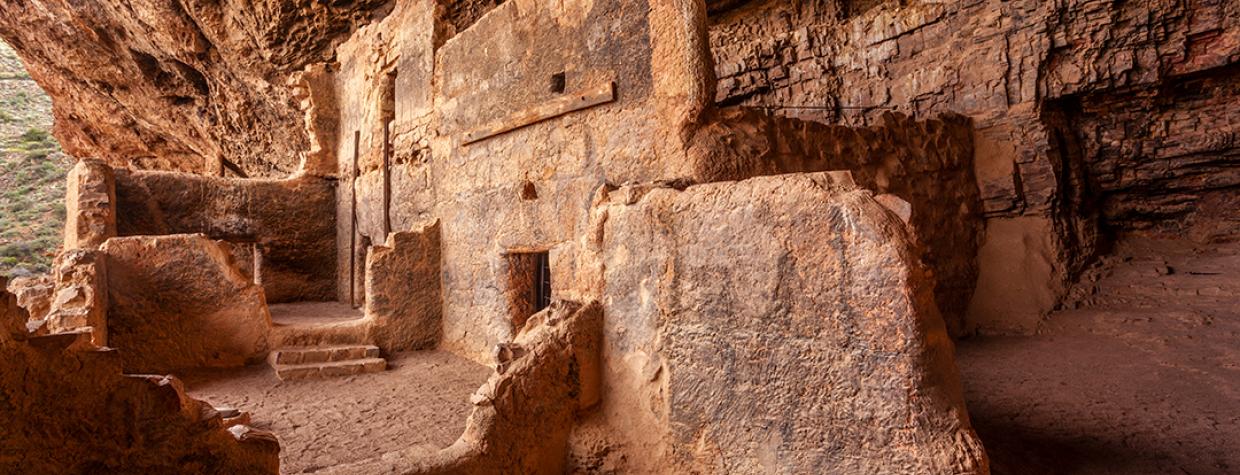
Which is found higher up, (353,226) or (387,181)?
(387,181)

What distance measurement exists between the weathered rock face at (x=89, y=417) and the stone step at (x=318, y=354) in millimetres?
3585

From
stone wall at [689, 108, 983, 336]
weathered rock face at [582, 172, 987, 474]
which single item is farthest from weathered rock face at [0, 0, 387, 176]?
weathered rock face at [582, 172, 987, 474]

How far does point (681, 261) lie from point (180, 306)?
17.2 feet

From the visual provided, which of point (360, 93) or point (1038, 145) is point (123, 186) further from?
point (1038, 145)

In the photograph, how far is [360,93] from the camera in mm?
8812

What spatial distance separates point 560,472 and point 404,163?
201 inches

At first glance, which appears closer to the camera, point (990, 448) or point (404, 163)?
point (990, 448)

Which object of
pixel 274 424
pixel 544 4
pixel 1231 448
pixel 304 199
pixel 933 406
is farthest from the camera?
pixel 304 199

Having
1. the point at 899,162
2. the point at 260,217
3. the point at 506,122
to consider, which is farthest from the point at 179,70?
the point at 899,162

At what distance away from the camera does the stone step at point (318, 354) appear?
604cm

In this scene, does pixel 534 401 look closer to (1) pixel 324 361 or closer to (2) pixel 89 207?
(1) pixel 324 361

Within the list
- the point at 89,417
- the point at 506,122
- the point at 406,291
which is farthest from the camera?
the point at 406,291

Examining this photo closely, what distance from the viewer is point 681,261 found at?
3.16 m

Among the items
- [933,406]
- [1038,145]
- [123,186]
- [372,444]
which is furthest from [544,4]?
[123,186]
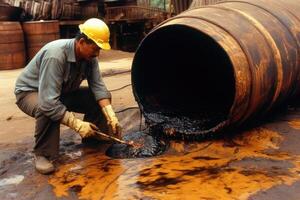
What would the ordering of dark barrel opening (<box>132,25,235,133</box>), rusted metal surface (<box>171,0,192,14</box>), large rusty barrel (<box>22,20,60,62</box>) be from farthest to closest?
rusted metal surface (<box>171,0,192,14</box>), large rusty barrel (<box>22,20,60,62</box>), dark barrel opening (<box>132,25,235,133</box>)

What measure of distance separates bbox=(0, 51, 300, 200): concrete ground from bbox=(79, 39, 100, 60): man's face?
99 cm

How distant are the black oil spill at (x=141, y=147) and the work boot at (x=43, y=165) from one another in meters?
0.66

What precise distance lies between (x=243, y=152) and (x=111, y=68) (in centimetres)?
732

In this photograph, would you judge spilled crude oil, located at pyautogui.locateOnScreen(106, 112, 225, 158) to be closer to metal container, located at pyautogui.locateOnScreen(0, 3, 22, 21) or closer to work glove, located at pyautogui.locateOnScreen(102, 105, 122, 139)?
work glove, located at pyautogui.locateOnScreen(102, 105, 122, 139)

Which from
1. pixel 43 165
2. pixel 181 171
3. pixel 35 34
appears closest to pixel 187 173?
pixel 181 171

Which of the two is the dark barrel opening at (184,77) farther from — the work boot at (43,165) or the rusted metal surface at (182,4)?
the rusted metal surface at (182,4)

========================

• WHAT THIS TASK INVOLVES: Copy each line in full and exactly, omitting any picture.

• EXERCISE OUTPUT:
Which is found higher up, (353,226) or (387,181)?
(387,181)

What distance measurement exists between the weathered rock face at (x=89, y=417) and the stone step at (x=318, y=354) in millimetres?
3585

From
stone wall at [689, 108, 983, 336]
weathered rock face at [582, 172, 987, 474]
which single item is farthest from weathered rock face at [0, 0, 387, 176]?
weathered rock face at [582, 172, 987, 474]

How far does point (681, 261) lie from point (180, 306)?
17.2 feet

From the visual provided, which of point (360, 93) or point (1038, 145) is point (123, 186) further from?
point (1038, 145)

In the photograph, how far is [360,93] from the camera in mm?
8812

What spatial distance separates point 560,472 and point 404,163?
201 inches

At first glance, which appears closer to the camera, point (990, 448) or point (404, 163)?
point (990, 448)

Which object of
pixel 274 424
pixel 544 4
pixel 1231 448
pixel 304 199
pixel 933 406
is farthest from the camera?
pixel 304 199

Having
1. the point at 899,162
2. the point at 260,217
3. the point at 506,122
to consider, which is farthest from the point at 179,70?
the point at 899,162

At what distance away from the camera does the stone step at point (318, 354) appear?
604cm

In this scene, does pixel 534 401 look closer to (1) pixel 324 361 or closer to (2) pixel 89 207?
(1) pixel 324 361

Within the list
- the point at 89,417
- the point at 506,122
- the point at 406,291
which is farthest from the camera?
the point at 406,291

Examining this photo closely, what distance from the viewer is point 681,261 found at?
3.16 m

Among the items
- [933,406]
- [1038,145]
- [123,186]
- [372,444]
which is furthest from [544,4]?
[123,186]
What would the ordering of dark barrel opening (<box>132,25,235,133</box>), rusted metal surface (<box>171,0,192,14</box>), large rusty barrel (<box>22,20,60,62</box>) be from farthest to closest?
rusted metal surface (<box>171,0,192,14</box>), large rusty barrel (<box>22,20,60,62</box>), dark barrel opening (<box>132,25,235,133</box>)

What measure of distance separates bbox=(0, 51, 300, 200): concrete ground from bbox=(79, 39, 100, 60): man's face?
99 cm

How distant are the black oil spill at (x=141, y=147) and the work boot at (x=43, y=165) from one another in meters?
0.66

What precise distance lies between (x=243, y=152) and (x=111, y=68) (in centimetres)?
732

In this photograph, would you judge spilled crude oil, located at pyautogui.locateOnScreen(106, 112, 225, 158) to be closer to metal container, located at pyautogui.locateOnScreen(0, 3, 22, 21) or closer to work glove, located at pyautogui.locateOnScreen(102, 105, 122, 139)?
work glove, located at pyautogui.locateOnScreen(102, 105, 122, 139)

Which from
1. pixel 43 165
2. pixel 181 171
3. pixel 35 34
appears closest to pixel 187 173?
pixel 181 171

Which of the two is the dark barrel opening at (184,77) farther from — the work boot at (43,165) or the rusted metal surface at (182,4)?
the rusted metal surface at (182,4)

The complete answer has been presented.